Es könnte „in diesem Sommer zu einem rapiden Anstieg der Verbraucheraktivität kommen“, meint Bittles. Allerdings könne es sich hierbei um einen temporären Anstieg handeln, der von niedrigeren Steuern, staatlichen Stimuli und sinkenden Energiepreisen getragen wird.

Langfristig bestehen Zweifel, dass die Verbraucher tatsächlich Triebkräfte eines Aufschwungs sein können. Einer der vielen Gründe, die die Ökonomen anführen: Arbeitslosigkeit und Verbraucherschulden sind einfach zu hoch.

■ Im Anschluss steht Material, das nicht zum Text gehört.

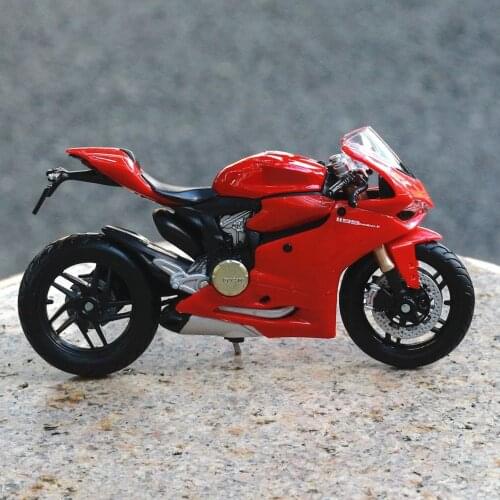 Maisto 1:18 Ducati 1199 Panigale Metal Motorcycle Diecast Bike Car Model Toy Collection Mini Moto Gift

„Es wäre unrealistisch, eine starke Erholung der Verbraucherausgaben zu erwarten“, sagt Yoshikami. Wahrscheinlicher sei es, dass sich die Ausgaben innerhalb der Einzelhandelsbranche verlagern, etwa von Luxusläden zu Discountern.

Wer nach klaren, eindeutigen wirtschaftlichen Signalen aus den maßgeblichen Aktienmarktsektoren sucht, könnte enttäuscht sein. Die Märkte erwecken oftmals Hoffnungen, die bald darauf wieder zerschlagen werden. Dennoch bieten Unternehmen und Branchen zuweilen wertvolle Anhaltspunkte für die Richtung, die die Wirtschaft einschlägt, wenn man weiß, wie diese zu interpretieren sind.

Ben Steverman ist Reporter für den Business Week Investing Channel.